Proposal for State to buy out distressed mortgages held by vulture funds

Vulture funds are on a six or seven-year lifespan, while people living in homes under long-term arrears require a 25-year or 30-year solution, says business group chairman.
Proposal for State to buy out distressed mortgages held by vulture funds

John Moran is chairman of SME Recovery Ireland and is a former secretary-general at the Department of Finance.

The State could play a role in solving long-term mortgage arrears by helping regular pension funds take on the distressed home loans held by the so-called vulture funds, said John Moran, who is a former secretary-general at the Department of Finance.

Mr Moran, the current chairman of business group SME Recovery Ireland, said that with interest rates at rock bottom levels, "the forgotten" problem of 10-year mortgage arrears could be tackled.  

He warned that the issue of problem mortgage loans from the last economic crisis, in arrears for over five and 10 years, will only get worse because so much of the distressed home loan debt is held by the vulture funds who are short-term holders. 

Mr Moran said the vulture funds are on a six or seven-year lifespan, while people living in homes under long-term arrears require a 25-year or 30-year solution.

"The weak point in the system is the over-10-year arrears," he said, because the vulture funds will be looking at ways to exit their assets from the first round of home-loan purchases in Ireland in previous years.  

His proposal involves the Government using the period of historically-low and negative interest rates to help supplement the interest payments on the distressed mortgages and help households with five to 10+ arrears to resume paying their mortgages, knowing they can stay in the homes.              

In turn, he said, turning the mortgages into interest-only loans will mean attracting new funding sources from pension funds that are not short-term vulture funds and who will seek to get a long-term return from the properties.  

"We would end up being able to get new types of funding and be able to take them from the vulture funds, which have a short life," said Mr Moran. 

"We absolutely need a solution. Personally, I think the State needs to intervene. 

"Up to now, we tried to use mortgage-to-rent [solution], but that has been very expensive because at the moment rents are very high in Ireland."

Central Bank figures published last week showed that the number of arrears of between five to 10 years was down to 11,489, while there was an increase in the number in arrears for over 10 years, to 5,014 accounts.

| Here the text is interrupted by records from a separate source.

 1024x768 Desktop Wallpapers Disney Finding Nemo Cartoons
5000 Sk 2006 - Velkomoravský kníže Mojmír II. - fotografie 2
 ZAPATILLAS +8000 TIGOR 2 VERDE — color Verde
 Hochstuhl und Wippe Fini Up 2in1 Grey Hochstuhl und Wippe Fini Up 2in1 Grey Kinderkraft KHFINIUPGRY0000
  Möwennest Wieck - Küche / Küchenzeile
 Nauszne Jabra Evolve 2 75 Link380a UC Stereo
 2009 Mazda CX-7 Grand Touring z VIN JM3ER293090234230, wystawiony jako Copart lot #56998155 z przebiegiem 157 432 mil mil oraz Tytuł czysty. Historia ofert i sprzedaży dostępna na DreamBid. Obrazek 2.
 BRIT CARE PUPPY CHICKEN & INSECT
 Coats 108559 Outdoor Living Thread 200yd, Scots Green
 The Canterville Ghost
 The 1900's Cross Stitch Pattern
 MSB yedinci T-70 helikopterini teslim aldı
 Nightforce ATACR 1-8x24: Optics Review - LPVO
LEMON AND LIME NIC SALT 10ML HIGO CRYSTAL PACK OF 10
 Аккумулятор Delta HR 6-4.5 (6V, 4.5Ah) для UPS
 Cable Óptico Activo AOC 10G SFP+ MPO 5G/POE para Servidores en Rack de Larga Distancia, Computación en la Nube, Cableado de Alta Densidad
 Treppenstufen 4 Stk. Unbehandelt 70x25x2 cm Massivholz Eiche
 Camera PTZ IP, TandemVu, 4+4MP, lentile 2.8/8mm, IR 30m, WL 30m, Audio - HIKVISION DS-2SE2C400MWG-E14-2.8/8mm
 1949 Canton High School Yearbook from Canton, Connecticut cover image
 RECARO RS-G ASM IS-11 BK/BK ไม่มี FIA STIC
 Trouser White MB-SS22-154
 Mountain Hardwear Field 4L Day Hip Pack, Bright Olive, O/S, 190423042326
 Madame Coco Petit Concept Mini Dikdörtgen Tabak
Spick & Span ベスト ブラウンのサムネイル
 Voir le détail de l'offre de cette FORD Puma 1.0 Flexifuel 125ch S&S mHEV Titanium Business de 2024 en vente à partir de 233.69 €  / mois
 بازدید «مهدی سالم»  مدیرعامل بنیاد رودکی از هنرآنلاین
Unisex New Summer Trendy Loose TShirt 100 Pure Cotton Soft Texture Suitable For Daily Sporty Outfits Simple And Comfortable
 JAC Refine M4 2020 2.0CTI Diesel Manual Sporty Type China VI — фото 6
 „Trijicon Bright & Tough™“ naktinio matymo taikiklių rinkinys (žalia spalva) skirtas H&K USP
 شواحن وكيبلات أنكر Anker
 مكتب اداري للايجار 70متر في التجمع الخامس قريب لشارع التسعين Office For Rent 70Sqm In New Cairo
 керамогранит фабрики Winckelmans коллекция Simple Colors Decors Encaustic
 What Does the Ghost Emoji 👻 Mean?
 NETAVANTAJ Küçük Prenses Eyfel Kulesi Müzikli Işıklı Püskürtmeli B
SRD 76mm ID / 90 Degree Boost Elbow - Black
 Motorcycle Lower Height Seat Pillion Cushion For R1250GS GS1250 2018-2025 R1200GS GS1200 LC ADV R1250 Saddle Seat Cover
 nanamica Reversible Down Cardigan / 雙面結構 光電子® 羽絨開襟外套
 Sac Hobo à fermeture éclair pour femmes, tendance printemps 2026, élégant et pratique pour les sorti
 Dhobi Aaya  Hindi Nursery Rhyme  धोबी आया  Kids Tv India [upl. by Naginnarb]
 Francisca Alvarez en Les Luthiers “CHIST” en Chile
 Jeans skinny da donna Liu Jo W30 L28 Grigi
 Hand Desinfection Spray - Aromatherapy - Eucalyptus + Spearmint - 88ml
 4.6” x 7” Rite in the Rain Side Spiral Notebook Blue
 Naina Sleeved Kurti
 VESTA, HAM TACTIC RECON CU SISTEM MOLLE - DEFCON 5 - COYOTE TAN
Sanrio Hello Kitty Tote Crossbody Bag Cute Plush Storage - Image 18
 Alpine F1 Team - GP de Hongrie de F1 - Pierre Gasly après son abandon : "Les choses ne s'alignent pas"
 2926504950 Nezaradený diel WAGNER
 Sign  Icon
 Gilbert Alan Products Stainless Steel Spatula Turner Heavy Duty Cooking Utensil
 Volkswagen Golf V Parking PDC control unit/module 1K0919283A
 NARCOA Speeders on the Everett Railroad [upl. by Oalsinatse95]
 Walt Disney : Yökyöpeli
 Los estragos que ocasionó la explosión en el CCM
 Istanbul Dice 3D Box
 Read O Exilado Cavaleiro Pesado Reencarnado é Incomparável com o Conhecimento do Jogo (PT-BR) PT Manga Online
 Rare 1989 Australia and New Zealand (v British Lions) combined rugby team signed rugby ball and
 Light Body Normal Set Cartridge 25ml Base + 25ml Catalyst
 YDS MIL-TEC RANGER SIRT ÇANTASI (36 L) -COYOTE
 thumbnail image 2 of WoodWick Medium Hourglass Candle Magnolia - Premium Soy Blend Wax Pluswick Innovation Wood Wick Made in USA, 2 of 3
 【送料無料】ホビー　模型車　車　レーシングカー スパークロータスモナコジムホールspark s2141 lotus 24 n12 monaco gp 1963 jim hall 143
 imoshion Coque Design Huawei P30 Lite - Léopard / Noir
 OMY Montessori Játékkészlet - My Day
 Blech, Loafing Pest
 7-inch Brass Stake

The Central Bank said the "non-bank entities", which include credit-servicing firms and vulture funds, that have played a large role in buying up soured mortgage loans from Irish banks in the fallout of the last financial crisis, hold 13% of all home loans but account for 57% of all those accounts which are in arrears for over two years. Mr Moran said that the vulture funds own a huge share of the mortgages in arrears for over 10 years.

On the credit-servicing side, he said the proposed international merger of Link and Pepper, which manage many of the loans on behalf of the alternative funds, could lead to a significant part of Irish credit-servicing loans being held by a single firm. 

Last week, the EU appeared to put its weight behind European banks selling non-performing loans built up during the Covid crisis.